Mock AIME II 2012 Problems/Problem 7

Revision as of 02:09, 5 April 2012 by Testingtesting (talk | contribs) (Created page with "==Problem== Given <math> x, y </math> are positive real numbers that satisfy <math> 3x+4y+1=3\sqrt{x}+2\sqrt{y} </math>, then the value <math> xy </math> can be expressed as <mat...")
(diff) ← Older revision | Latest revision (diff) | Newer revision → (diff)

Problem

Given $x, y$ are positive real numbers that satisfy $3x+4y+1=3\sqrt{x}+2\sqrt{y}$, then the value $xy$ can be expressed as $\frac{m}{n}$, where $m$ and $n$ are relatively prime positive integers.

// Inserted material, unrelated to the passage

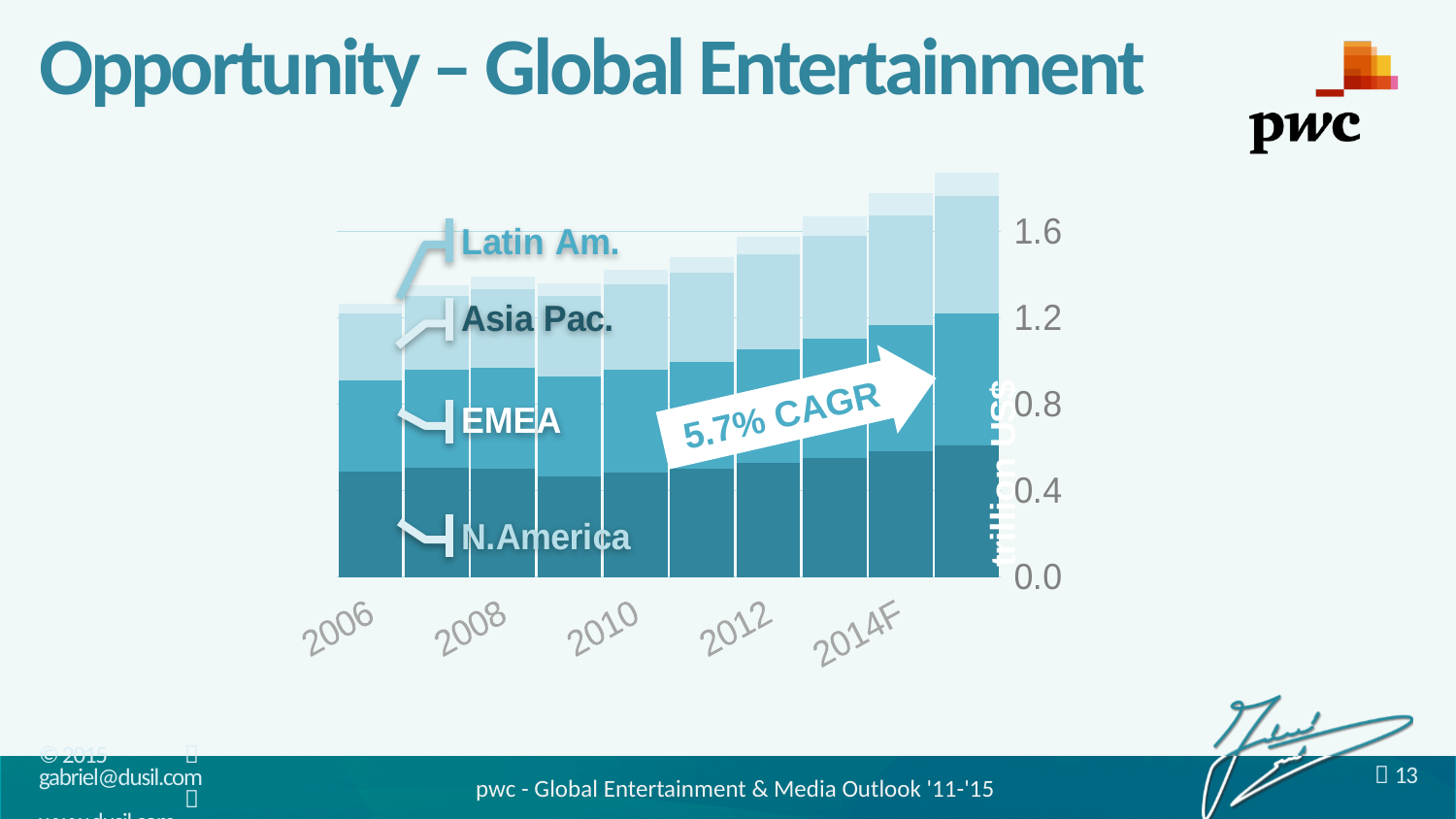
Which labelled year has the lowest total bar? 2006 What kind of chart is shown on the slide? Stacked bar chart Is the total value for 2014F greater or less than 1.6 trillion US$? greater Which region contributes the smallest segment in each year? Latin Am. Which region forms the bottom segment of each stacked bar? N.America Which region forms the top segment of each stacked bar? Latin Am. Is the total for 2014F larger or smaller than the total for 2006? larger Is the total value for 2006 greater or less than 0.8 trillion US$? greater Do the total bar heights rise or fall from 2006 to 2014F? Rise What CAGR is annotated on the chart? 5.7% CAGR How many regional series are stacked in the chart? 4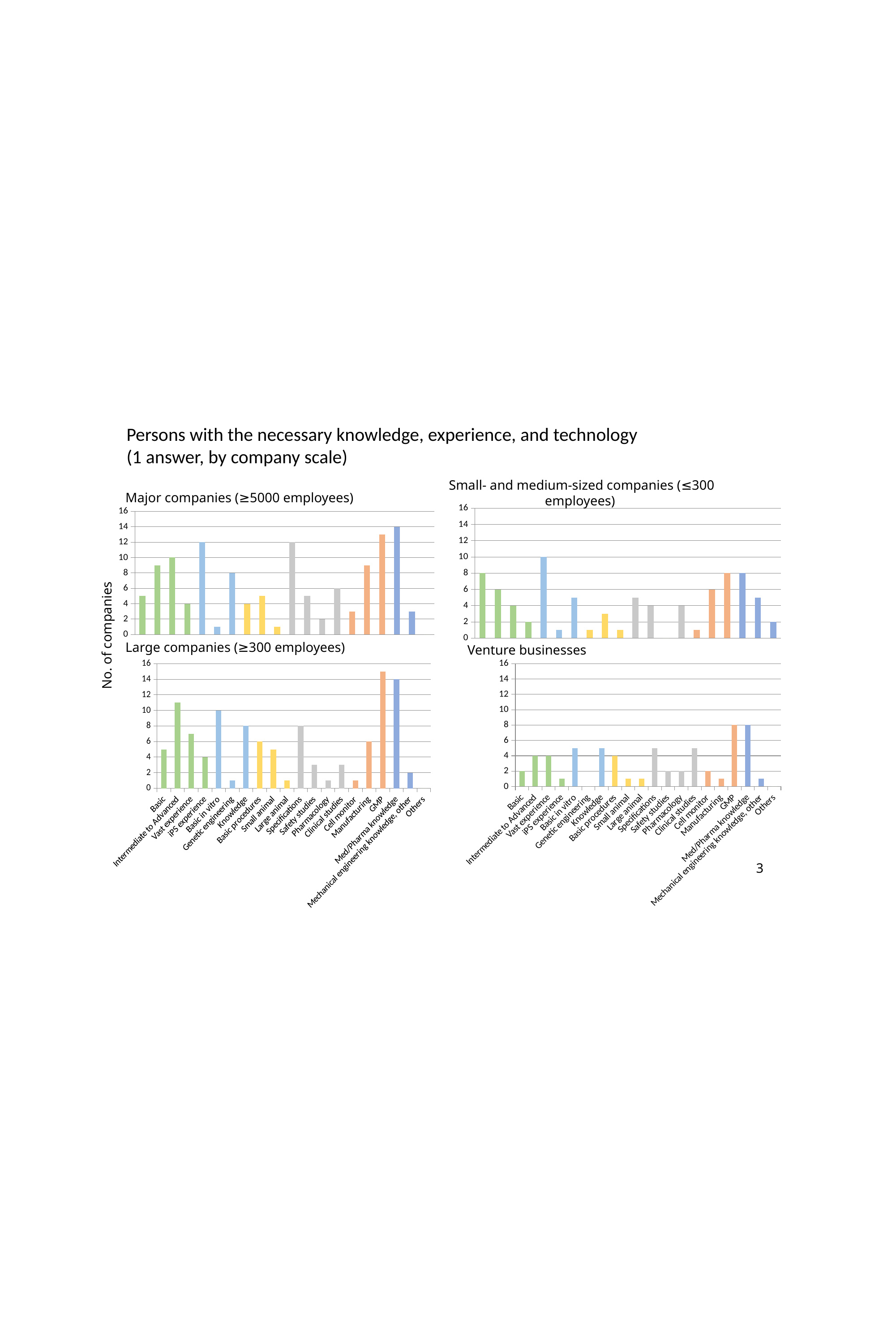
In the Small- and medium-sized companies (≤300 employees) chart, which category has the highest value? Basic in vitro In the Large companies (≥300 employees) chart, what is the value for Basic in vitro? 10 In the Major companies (≥5000 employees) chart, which is larger, Basic in vitro or Knowledge? Basic in vitro In the Major companies (≥5000 employees) chart, what is the difference between Med/Pharma knowledge and Basic in vitro? 2 In the Major companies (≥5000 employees) chart, what is the value for Med/Pharma knowledge? 14 In the Large companies (≥300 employees) chart, is the value for Intermediate to Advanced greater or less than 10? greater In the Major companies (≥5000 employees) chart, is the value for GMP greater or less than 12? greater In the Large companies (≥300 employees) chart, which category has the highest value? GMP In the Venture businesses chart, what is the value for GMP? 8 In the Small- and medium-sized companies (≤300 employees) chart, what is the value for Basic? 8 In the Major companies (≥5000 employees) chart, what is the value for Basic in vitro? 12 What kind of chart is the Venture businesses chart? bar chart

Find $m+n$.

Solution 1

Lemma: $x<1$ Proof: We can rearrange the given equation to get $3\sqrt{x}-3x=4y-2\sqrt{y}+1$. Notice that the RHS is almost a perfect square. $3\sqrt{x}-3x=4y-4\sqrt{y}+1+2\sqrt{y}=(2\sqrt{y}-1)^2+2\sqrt{y}$. Notice now that the RHS is always positive, and so we must have $3\sqrt{x}-3x>0\implies \sqrt{x}>x\implies x>x^2$. Since $x$ is positive, we can divide by $x$ to get $x<1$.

Seeing that we can make perfect squares with the linear terms and square root terms, we try to force perfect squares. Since the coefficient of $y$ is already a perfect square, we begin with that. We have $4y+1=-3x+3\sqrt{x}+2\sqrt{y}\implies 4y+4\sqrt{y}+1=3\sqrt{x}-3x+6\sqrt{y}$. Now we divide both sides of the equation by $9$ to get $\dfrac{(2\sqrt{y}+1)^2}{9}=\dfrac{\sqrt{x}-x+2\sqrt{y}}{3}$. We recognize $2\sqrt{y}$ from our original equation as $3x+4y+1-3\sqrt{x}$, and we substitute that back in to get $\dfrac{(2\sqrt{y}+1)^2}{9}=\dfrac{2x+4y-2\sqrt{x}+1}{3}$. We again recognize a template for a perfect square in the right hand fraction, so we have $\dfrac{(2\sqrt{y}+1)^2}{9}=\dfrac{4y+x+x-2\sqrt{x}+1}{3}=\dfrac{4y+x+(1-\sqrt{x})^2}{3}$. We can also right the other terms in the numerator of the right hand fraction as perfect squares in terms of $\sqrt{y}$ and $\sqrt{x}$. $\dfrac{(2\sqrt{y}+1)^2}{9}=\dfrac{(2\sqrt{y})^2+(\sqrt{x})^2+(1-\sqrt{x})^2}{3}$. We now see that $2\sqrt{y}+\sqrt{x}+(1-\sqrt{x})=2\sqrt{y}+1$. We can take the square root of both sides to see the full picture. $\dfrac{(2\sqrt{y})+(\sqrt{x})+(1-\sqrt{x})}{3}=\sqrt{\dfrac{(2\sqrt{y})^2+(\sqrt{x})^2+(1-\sqrt{x})^2}{3}}$. This equation is just the equality case for the RMS-AM inequality! Therefore, from the equality case, we must have $2\sqrt{y}=\sqrt{x}=1-\sqrt{x}$, from which we find that $x=\dfrac{1}{4}$ and $y=\dfrac{1}{16}$. We see that these satisfy the original equality, and so their product is $\dfrac{1}{64}\implies 1+64=\boxed{065}$.

Note: We had to prove that $x<1$ so that $1-\sqrt{x}$, one of the terms in the RMS-AM inequality, is positive, otherwise the inequality is false.

Solution 2

Let $\sqrt{x}=a$ and $\sqrt{y}=b$. We have $3a^2+4b^2+1=3a+2b$. Moving this to one side, we have $3a^2-3a+4b^2-4b+1=0$. Completing the square, we have

\[3\left(a-\dfrac{1}{2}\right)^2-\dfrac{3}{4}+\left(2b-\dfrac{1}{2}\right)^2-\dfrac{1}{4}+1=0\]

The above simplifies into $3\left(a-\dfrac{1}{2}\right)^2+\left(2b-\dfrac{1}{2}\right)^2=0$, and since squares are nonnegative, we have both squares equal to $0$, which means $a=\dfrac{1}{2}$ and $b=\dfrac{1}{4}$. Thus, $x=\dfrac{1}{4}$ and $y=\dfrac{1}{16}$, so $xy=\dfrac{1}{64}$ and $64+1=\boxed{065}$.